## INPUT

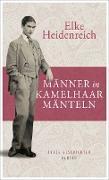 Cover-Bild zu Männer in Kamelhaarmänteln (eBook) von Heidenreich:, Elke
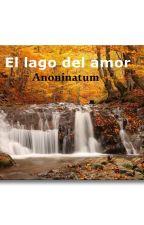 El lago del amor by Anoninatum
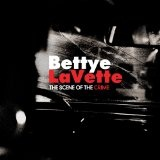 Scene of the Crime Lyrics Bettye Lavette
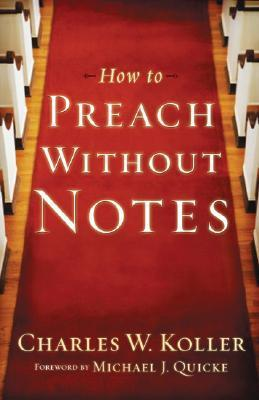 How to Preach Without Notes Charles W. Koller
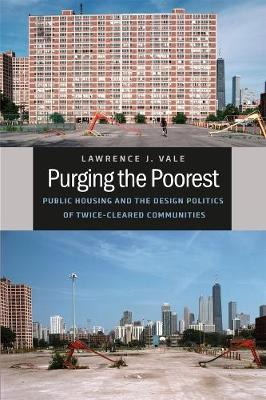 Purging the Poorest: Public Housing and the Design Politics of Twice-cleared Communities
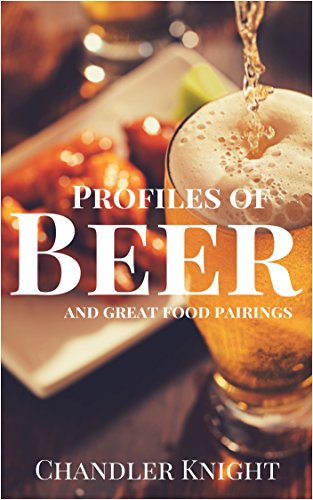 Profiles of Beer and Great Food Pairings: Identify the types and styles of beer, appropriate food pairings for each, as well as the appropriate glassware.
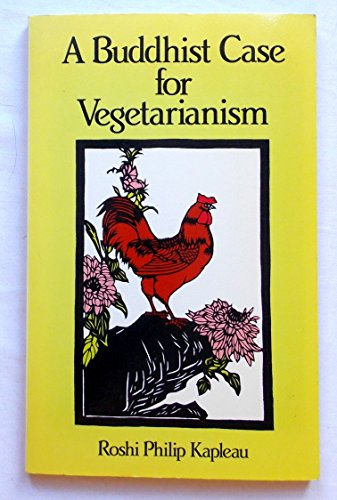 9780091519711: A Buddhist Case for Vegetarianism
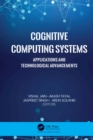 Cognitive Computing Systems : Applications and Technological Advancements - eBook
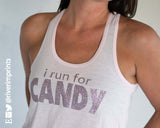 I RUN FOR CANDY Glittery 2-sided Flowy Tank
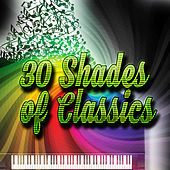 30 Shades of Classics – Amazing Mood Music, Gentle Sounds for Well Being, Background Instrumental Music, Rest & Peace, Relaxing Harp and Piano Music by Classical Shades Music Set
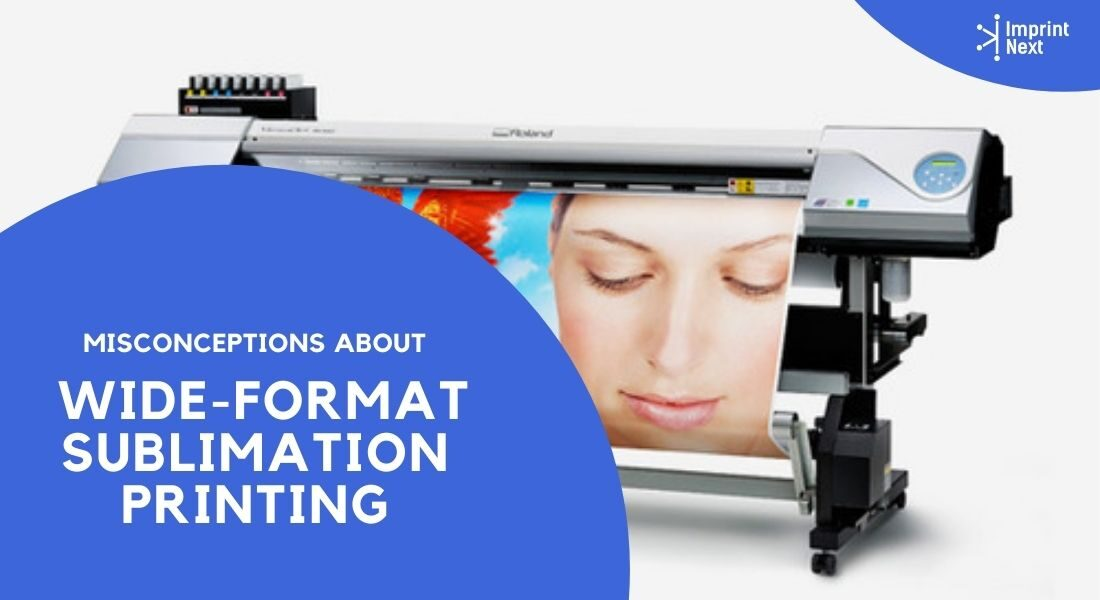 Misconceptions about Wide-Format Sublimation printing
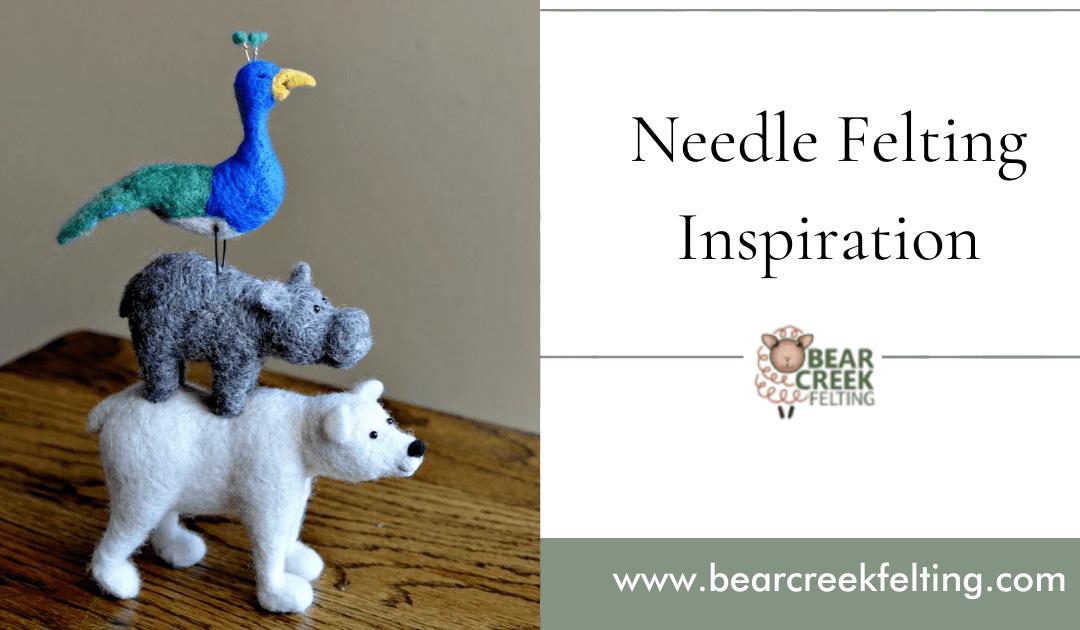 Needle Felting Inspiration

## ASSIGNED TASK
Set down each of the records precisely, leaving any pictures behind.

## TASK RESULT
 Cover-Bild zu Männer in Kamelhaarmänteln (eBook) von Heidenreich:, Elke
 El lago del amor by Anoninatum
 Scene of the Crime Lyrics Bettye Lavette
 How to Preach Without Notes Charles W. Koller
 Purging the Poorest: Public Housing and the Design Politics of Twice-cleared Communities
 Profiles of Beer and Great Food Pairings: Identify the types and styles of beer, appropriate food pairings for each, as well as the appropriate glassware.
 9780091519711: A Buddhist Case for Vegetarianism
 Cognitive Computing Systems : Applications and Technological Advancements - eBook
 I RUN FOR CANDY Glittery 2-sided Flowy Tank
 30 Shades of Classics – Amazing Mood Music, Gentle Sounds for Well Being, Background Instrumental Music, Rest & Peace, Relaxing Harp and Piano Music by Classical Shades Music Set
 Misconceptions about Wide-Format Sublimation printing
 Needle Felting Inspiration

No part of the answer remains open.